> _Information supplied_:
>>

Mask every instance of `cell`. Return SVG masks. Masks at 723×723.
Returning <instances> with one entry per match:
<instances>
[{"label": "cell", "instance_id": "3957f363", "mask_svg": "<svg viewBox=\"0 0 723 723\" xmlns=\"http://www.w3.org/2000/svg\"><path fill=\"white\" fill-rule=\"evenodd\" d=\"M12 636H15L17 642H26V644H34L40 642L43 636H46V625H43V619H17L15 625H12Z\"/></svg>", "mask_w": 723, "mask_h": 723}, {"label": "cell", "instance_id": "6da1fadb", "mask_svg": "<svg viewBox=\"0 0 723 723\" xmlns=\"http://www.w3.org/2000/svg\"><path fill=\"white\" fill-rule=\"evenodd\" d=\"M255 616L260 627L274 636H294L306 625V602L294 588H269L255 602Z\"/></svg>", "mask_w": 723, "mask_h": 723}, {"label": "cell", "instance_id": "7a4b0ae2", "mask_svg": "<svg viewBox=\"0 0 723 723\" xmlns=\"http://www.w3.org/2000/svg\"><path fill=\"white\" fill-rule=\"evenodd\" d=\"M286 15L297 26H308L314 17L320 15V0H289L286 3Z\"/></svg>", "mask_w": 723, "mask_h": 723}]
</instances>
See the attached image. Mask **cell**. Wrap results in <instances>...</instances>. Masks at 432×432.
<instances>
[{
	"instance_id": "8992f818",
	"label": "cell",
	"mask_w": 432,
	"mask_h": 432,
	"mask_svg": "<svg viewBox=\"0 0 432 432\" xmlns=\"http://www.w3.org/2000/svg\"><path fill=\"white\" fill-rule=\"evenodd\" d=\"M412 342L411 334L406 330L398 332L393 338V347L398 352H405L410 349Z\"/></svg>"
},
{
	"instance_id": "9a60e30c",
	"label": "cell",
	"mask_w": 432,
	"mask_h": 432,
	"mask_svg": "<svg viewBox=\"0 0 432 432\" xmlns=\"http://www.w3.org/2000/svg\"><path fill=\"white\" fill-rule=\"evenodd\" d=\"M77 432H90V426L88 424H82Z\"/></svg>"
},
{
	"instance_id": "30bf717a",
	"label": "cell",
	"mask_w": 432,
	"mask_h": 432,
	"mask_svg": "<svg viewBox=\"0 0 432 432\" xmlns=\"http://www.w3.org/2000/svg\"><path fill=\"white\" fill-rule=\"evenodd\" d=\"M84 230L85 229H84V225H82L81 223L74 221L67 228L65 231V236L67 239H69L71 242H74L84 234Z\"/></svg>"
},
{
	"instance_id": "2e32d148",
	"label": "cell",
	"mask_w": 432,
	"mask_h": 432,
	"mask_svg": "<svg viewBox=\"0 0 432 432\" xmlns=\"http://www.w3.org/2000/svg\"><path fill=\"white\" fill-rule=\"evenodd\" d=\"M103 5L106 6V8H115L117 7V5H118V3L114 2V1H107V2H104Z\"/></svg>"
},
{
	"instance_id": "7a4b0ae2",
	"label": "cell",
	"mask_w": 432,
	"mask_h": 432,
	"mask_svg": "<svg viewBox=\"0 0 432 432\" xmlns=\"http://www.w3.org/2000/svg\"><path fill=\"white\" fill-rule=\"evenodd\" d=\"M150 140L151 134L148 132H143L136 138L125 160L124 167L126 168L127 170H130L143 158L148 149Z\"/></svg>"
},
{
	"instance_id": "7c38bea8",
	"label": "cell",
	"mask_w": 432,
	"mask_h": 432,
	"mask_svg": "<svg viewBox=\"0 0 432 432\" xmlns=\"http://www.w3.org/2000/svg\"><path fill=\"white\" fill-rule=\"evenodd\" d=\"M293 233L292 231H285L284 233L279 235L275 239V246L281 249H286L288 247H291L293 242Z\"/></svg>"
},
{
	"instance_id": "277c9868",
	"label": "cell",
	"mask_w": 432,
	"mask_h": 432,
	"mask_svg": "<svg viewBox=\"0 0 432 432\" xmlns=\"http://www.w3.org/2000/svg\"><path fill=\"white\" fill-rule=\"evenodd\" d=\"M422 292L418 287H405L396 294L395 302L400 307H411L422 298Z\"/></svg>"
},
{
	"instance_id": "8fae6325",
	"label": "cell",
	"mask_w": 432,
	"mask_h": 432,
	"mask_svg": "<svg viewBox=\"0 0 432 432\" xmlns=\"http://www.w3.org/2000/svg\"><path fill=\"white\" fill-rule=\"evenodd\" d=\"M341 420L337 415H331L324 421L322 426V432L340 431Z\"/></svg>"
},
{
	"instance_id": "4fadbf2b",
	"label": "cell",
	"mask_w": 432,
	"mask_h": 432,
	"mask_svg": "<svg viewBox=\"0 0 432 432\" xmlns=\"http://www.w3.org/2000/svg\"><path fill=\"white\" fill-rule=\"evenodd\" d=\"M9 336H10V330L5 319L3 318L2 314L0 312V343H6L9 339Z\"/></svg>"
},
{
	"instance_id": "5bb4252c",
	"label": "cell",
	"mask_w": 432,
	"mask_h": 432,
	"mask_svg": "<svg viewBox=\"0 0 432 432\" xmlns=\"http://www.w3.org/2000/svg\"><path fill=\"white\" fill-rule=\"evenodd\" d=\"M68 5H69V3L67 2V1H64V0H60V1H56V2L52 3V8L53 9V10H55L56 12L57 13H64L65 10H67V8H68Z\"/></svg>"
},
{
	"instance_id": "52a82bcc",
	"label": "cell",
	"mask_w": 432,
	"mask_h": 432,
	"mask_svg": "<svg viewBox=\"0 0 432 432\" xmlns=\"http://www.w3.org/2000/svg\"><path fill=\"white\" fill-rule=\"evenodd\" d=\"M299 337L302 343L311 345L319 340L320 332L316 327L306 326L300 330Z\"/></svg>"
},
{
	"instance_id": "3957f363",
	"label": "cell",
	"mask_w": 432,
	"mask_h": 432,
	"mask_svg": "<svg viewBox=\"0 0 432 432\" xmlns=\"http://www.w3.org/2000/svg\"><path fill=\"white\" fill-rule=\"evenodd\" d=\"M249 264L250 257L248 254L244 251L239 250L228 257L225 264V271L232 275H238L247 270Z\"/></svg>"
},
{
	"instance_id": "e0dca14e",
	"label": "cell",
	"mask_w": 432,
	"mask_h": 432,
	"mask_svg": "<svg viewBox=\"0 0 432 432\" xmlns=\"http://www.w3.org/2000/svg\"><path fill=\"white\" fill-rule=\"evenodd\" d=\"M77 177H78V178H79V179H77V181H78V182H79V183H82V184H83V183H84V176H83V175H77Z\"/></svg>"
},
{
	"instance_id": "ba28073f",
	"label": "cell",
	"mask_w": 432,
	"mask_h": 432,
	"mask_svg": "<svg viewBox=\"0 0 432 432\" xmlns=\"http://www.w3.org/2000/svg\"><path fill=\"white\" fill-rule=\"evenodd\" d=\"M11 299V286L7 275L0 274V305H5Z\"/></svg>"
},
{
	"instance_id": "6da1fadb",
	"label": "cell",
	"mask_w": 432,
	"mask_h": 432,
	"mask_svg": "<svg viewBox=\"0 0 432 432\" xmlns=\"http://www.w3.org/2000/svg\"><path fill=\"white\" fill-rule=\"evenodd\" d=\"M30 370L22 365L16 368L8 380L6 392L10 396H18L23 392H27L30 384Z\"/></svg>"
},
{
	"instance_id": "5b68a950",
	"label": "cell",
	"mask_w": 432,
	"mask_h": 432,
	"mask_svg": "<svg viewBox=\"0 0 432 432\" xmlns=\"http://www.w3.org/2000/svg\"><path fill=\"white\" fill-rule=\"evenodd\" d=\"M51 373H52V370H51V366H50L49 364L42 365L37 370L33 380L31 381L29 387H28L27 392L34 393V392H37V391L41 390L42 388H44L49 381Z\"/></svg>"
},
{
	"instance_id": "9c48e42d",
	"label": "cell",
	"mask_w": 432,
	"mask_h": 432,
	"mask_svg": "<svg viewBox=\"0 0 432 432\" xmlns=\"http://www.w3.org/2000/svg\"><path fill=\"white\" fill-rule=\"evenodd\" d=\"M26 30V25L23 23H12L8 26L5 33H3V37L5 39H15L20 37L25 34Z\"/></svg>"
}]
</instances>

<<

Extract every line of the entries above that contains the word "Masks". Treat uppercase and lowercase letters as different.

Mask every instance of `cell`. Return SVG masks. Masks at 723×723.
See the attached image. Mask **cell**. Wrap results in <instances>...</instances>. Masks at 432×432.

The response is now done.